▸ **Challenge**:
Pick up the IMDB scraping code right after its last line and write the rest.
-- start of Article --
# Scrapping movies on IMDB

In [838]:
import requests, csv
from bs4 import BeautifulSoup
import re
import pandas as pd

In [821]:
def movie_imdb(imdb_id):
    
    #SELECT SYNOPSIS, GENRES, RATING, NUMBER RATE, YEAR, TITLE, DURATION, COUNTRY, 
    #SELECT LANGUAGE, BUDGET, PRODUCTION, INCOME
    response = requests.get("https://www.imdb.com/title/"+imdb_id)
    soup = BeautifulSoup(response.text)
    
    #select title and year
    tit = soup.find_all('div', {'class': 'titleBar'})
    tit_y = [text.text for text in tit]
    tit_y = re.sub('\n', '', tit_y[0])
    title = tit_y.split("\xa0(")[0]
    year = int((tit_y.split("\xa0(")[1]).split(")")[0])
    
    #select synopsis and genres
    syn = soup.find_all(id="titleStoryLine")
    syn_list = [text.text for text in syn]
    syn_list = re.sub('\n', '', syn_list[0])
    syno = re.sub('EditStoryline    ', '', syn_list)
    synopsis = ""
  
    if "Written by" in syno:
        synopsis = syno.split("Written by")[0]
    if "Plot Summary" in syno:
        synopsis = syno.split("Plot Summary")[0]
    
    genres = (syn_list.split("Genres:")[1]).split(" MysteryCertificate")[0]
    if "Certificate" in re.sub("\xa0", "", genres):
        genres = re.sub("\xa0", "", genres).strip().replace("|", ",").split("Certificate")[0]
    else :
        genres = re.sub("\xa0", "", genres).strip().replace("|", ",")[:-1]
    
    #select rating
    rate = soup.find_all(itemprop="ratingValue")
-- end of Article --
-- start of Entries provided --
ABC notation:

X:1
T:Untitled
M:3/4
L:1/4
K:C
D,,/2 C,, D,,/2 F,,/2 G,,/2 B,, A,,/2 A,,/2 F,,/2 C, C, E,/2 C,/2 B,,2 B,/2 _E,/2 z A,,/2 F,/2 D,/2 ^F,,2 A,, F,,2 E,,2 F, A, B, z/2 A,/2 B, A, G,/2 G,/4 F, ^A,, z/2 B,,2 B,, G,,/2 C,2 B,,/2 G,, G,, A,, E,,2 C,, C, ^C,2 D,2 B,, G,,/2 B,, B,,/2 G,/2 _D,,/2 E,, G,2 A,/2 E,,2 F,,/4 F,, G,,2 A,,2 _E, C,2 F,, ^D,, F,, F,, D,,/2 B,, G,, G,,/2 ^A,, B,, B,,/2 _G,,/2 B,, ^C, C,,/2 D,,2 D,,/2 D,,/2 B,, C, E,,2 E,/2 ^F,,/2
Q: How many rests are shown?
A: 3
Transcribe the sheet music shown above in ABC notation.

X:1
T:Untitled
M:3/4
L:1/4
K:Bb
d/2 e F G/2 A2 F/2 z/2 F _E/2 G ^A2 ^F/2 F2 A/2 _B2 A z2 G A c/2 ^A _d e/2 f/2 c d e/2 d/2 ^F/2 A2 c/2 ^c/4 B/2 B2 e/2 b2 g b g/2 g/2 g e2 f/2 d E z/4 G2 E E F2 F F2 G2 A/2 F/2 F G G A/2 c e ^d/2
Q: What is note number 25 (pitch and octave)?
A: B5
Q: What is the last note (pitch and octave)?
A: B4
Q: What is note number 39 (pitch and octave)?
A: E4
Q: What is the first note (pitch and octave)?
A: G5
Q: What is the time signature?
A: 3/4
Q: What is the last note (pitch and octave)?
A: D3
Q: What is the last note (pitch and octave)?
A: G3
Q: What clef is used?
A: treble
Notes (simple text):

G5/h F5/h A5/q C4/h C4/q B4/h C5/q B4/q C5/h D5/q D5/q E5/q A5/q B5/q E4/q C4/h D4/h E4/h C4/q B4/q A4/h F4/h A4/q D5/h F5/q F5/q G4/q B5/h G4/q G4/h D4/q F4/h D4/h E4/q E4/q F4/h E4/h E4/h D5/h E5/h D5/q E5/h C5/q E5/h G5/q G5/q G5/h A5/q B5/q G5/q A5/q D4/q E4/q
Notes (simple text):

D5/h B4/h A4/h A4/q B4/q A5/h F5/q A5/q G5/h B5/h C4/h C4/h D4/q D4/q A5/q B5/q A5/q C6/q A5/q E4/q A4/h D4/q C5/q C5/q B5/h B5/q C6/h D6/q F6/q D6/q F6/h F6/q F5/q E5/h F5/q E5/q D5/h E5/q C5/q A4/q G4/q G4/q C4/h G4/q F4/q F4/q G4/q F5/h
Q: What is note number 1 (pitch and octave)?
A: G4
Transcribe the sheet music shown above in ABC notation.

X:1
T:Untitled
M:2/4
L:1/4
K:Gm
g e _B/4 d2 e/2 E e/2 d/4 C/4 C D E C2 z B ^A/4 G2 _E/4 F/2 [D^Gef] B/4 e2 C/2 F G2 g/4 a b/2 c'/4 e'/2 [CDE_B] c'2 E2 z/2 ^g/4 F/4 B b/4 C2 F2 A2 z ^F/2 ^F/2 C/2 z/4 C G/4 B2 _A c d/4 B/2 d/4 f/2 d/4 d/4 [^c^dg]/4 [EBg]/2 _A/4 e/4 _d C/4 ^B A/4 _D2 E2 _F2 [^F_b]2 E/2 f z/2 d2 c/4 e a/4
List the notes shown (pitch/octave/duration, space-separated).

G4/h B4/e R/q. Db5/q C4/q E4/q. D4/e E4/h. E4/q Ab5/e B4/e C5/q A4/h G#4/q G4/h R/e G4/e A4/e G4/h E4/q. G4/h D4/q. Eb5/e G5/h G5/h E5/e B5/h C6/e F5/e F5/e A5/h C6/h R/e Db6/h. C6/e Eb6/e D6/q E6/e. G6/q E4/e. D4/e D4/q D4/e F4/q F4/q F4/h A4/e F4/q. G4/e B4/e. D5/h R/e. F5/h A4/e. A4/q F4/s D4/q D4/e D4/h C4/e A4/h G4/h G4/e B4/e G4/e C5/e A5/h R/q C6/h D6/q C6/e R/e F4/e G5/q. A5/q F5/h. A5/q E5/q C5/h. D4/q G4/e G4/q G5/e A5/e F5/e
-- end of Entries provided --
▸ **Written response**:
    rating = [text.text for text in rate][0]
    
    #select number of ratings
    n_rate = soup.find_all(itemprop="ratingCount")
    num_rate = [text.text for text in n_rate]
    num_rate = int(re.sub(',', '', num_rate[0]))
    
    #select country, language, budget, duration, production, income
    other = soup.find(id='titleDetails').find_all('div', {'class':'txt-block'})
    test = [text.text for text in other]
    
    country = ""
    language = ""
    budget = ""
    duration = ""
    production = ""
    income = ""
    
    for i in range(0, len(test)):
        if "Country" in re.sub('\n', '', test[i]):
            country = re.sub('\n', '', test[i]).split("Country:")[1].replace("|", ", ")
        
    for i in range(0, len(test)):
        if "Language" in re.sub('\n', '', test[i]):
            language = re.sub('\n', '', test[i]).split("Language:")[1].replace("|", ", ")
        
    for i in range(0, len(test)):
        if "Budget" in re.sub('\n', '', test[i]):
            budget = re.sub('\n', '', test[i]).split("Budget:")[1].split("   ")[0]
        
    for i in range(0, len(test)):
        if "Runtime" in re.sub('\n', '', test[i]):
            duration = int((re.sub('\n', '', test[i]).split("Runtime:")[1]).split(" min")[0])
        
    for i in range(0, len(test)):
        if "Production Co" in re.sub('\n', '', test[i]) and "," in re.sub('\n', '', test[i]):
            production = (re.sub('\n', '', test[i]).split("Production Co:")[1]).split(",")[0].strip()
        if "Production Co" in re.sub('\n', '', test[i]) and "," not in re.sub('\n', '', test[i]):
            production = (re.sub('\n', '', test[i]).split("Production Co:")[1]).split(" See more")[0].strip()
            
    for i in range(0, len(test)):
        if "Cumulative Worldwide Gross" in re.sub('\n', '', test[i]):
            income = (re.sub('\n', '', test[i]).split("Cumulative Worldwide Gross:")[1]).split("   ")[0].strip()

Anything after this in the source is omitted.